Vanaf 2012 is het Nationaal Archief de subsidieverstrekker voor het CBG namens het moederdepartement. Zowel bij de baten als bij de lasten is deze bijdrage zichtbaar.
Rentelasten
De rentelasten vloeien voort uit het beroep op de leenfaciliteit in de voorgaande jaren. De gehanteerde rentepercentages zijn conform de rentebrief van het ministerie van Financiën.
Afschrijvingskosten
De stabiele lijn van de afschrijvingskosten wordt veroorzaakt door instandhoudingsinvesteringen in het fysieke en digitale depot en de ontwikkeling van de publieke ruimte.
2011 Slotwet | 2012 Vastgestelde begroting | 2013 | 2014 | 2015 | 2016 | 2017 | |||
---|---|---|---|---|---|---|---|---|---|
1. | Rekening-courant RHB per 1 januari 2011 | 6 615 | 3 292 | 1 886 | 759 | 956 | 923 | 1 520 | |
2. | Totaal operationele kasstroom | – 1 624 | – 865 | 813 | 947 | 947 | 947 | 947 | |
– | Desinvesteringen in vaste activa | 56 | 0 | 0 | 0 | 0 | 0 | 0 | |
– | Investeringen in vaste activa | – 1 621 | – 2 550 | – 2 690 | – 400 | – 630 | 0 | 0 | |
3. | Totaal investeringskasstroom | – 1 565 | – 2 550 | – 2 690 | – 400 | – 630 | 0 | 0 | |
– | Eenmalige uitkering aan moederdepartement (-/-) | 0 | 0 | 0 | 0 | 0 | 0 | 0 | |
– | Eenmalige storting door moederdepartement (+) | 0 | 0 | 0 | 0 | 0 | 0 | 0 | |
– | Aflossing langlopende leningen (-/-) | – 132 | – 491 | – 250 | – 350 | – 350 | – 350 | – 350 | |
– | Beroep op leenfaciliteit (+) | 0 | 2 500 | 1 000 | 0 | 0 | 0 | 0 | |
4. | Totaal financieringskasstroom | – 132 | 2 009 | 750 | – 350 | – 350 | – 350 | – 350 | |
5. | Rekening-courant RHB per 31 december 2011 | 3 292 | 1 886 | 759 | 956 | 923 | 1 520 | 2 117 |
Toelichting:
De operationele kasstroom ontwikkelt zich stabiel.

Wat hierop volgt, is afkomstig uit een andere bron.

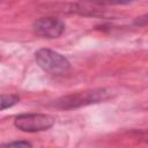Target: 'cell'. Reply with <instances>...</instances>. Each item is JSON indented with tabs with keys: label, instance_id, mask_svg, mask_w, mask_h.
Segmentation results:
<instances>
[{
	"label": "cell",
	"instance_id": "cell-1",
	"mask_svg": "<svg viewBox=\"0 0 148 148\" xmlns=\"http://www.w3.org/2000/svg\"><path fill=\"white\" fill-rule=\"evenodd\" d=\"M111 97V92L108 89H94L88 91L74 92L67 96H62L54 101L52 105L60 110H72L89 104L104 102Z\"/></svg>",
	"mask_w": 148,
	"mask_h": 148
},
{
	"label": "cell",
	"instance_id": "cell-2",
	"mask_svg": "<svg viewBox=\"0 0 148 148\" xmlns=\"http://www.w3.org/2000/svg\"><path fill=\"white\" fill-rule=\"evenodd\" d=\"M35 59L37 65L50 74H66L71 69V64L67 58L50 49H39L36 51Z\"/></svg>",
	"mask_w": 148,
	"mask_h": 148
},
{
	"label": "cell",
	"instance_id": "cell-3",
	"mask_svg": "<svg viewBox=\"0 0 148 148\" xmlns=\"http://www.w3.org/2000/svg\"><path fill=\"white\" fill-rule=\"evenodd\" d=\"M53 124H54L53 117L43 113H24V114H20L14 120V125L16 128L29 133L46 131L51 128Z\"/></svg>",
	"mask_w": 148,
	"mask_h": 148
},
{
	"label": "cell",
	"instance_id": "cell-4",
	"mask_svg": "<svg viewBox=\"0 0 148 148\" xmlns=\"http://www.w3.org/2000/svg\"><path fill=\"white\" fill-rule=\"evenodd\" d=\"M35 35L44 38H58L65 31V23L57 17H42L32 25Z\"/></svg>",
	"mask_w": 148,
	"mask_h": 148
},
{
	"label": "cell",
	"instance_id": "cell-5",
	"mask_svg": "<svg viewBox=\"0 0 148 148\" xmlns=\"http://www.w3.org/2000/svg\"><path fill=\"white\" fill-rule=\"evenodd\" d=\"M20 97L16 95H0V111L17 104Z\"/></svg>",
	"mask_w": 148,
	"mask_h": 148
},
{
	"label": "cell",
	"instance_id": "cell-6",
	"mask_svg": "<svg viewBox=\"0 0 148 148\" xmlns=\"http://www.w3.org/2000/svg\"><path fill=\"white\" fill-rule=\"evenodd\" d=\"M0 148H32L31 143L28 141H14L10 143H6Z\"/></svg>",
	"mask_w": 148,
	"mask_h": 148
}]
</instances>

De belangrijkste oorzaak is dat wordt uitgegaan van een 0-begroting en een stabiel verloop van de afschrijvingen en mutaties in de vooruitontvangen projectmiddelen.
De investeringskasstroom betreft de investeringen in DNA (Digitaal Nationaal Archief) en investeringen in het fysieke depot en de publieke ruimte. Deze investeringsbedragen zijn bepaald op basis van eerste verkenningen op het gebied van noodzakelijke instandhoudingsinvesteringen. Deze verkenningen zijn nog niet afgerond.
De financieringskasstroom in 2013 betreft hoofdzakelijk de aangetrokken leenfaciliteit van € 1,0 miljoen. De mutaties in 2014–2017 betreffen de aflossingen van de leningen.
Deze uitgangspunten leiden tot een geleidelijke daling van de rekening courant. De belangrijkste oorzaak betreft de noodzakelijke instandhoudingsinvesteringen in voornamelijk het digitaal depot.
Doelmatigheid
De tabel met doelmatigheidsindicatoren is voor 2013 niet weergegeven. De reden is dat binnen het Nationaal Archief wordt gewerkt aan een nieuwe set van indicatoren. Deze nieuwe set moet aansluiten op de indicatoren die ook zullen worden gebruikt in de nieuwe fusie organisatie van de Koninklijke Bibliotheek en het Nationaal Archief. Hierdoor wordt gewaarborgd dat de vergelijkbaarheid en ontwikkeling van doelmatigheid door de jaren heen consistent wordt gerapporteerd en daardoor vergelijkbaar is. In de ontwerpbegroting 2014 zal deze set indicatoren worden gepresenteerd ook voor de jaren 2012, 2013 en 2014 waardoor de vergelijkbaarheid is gewaarborgd.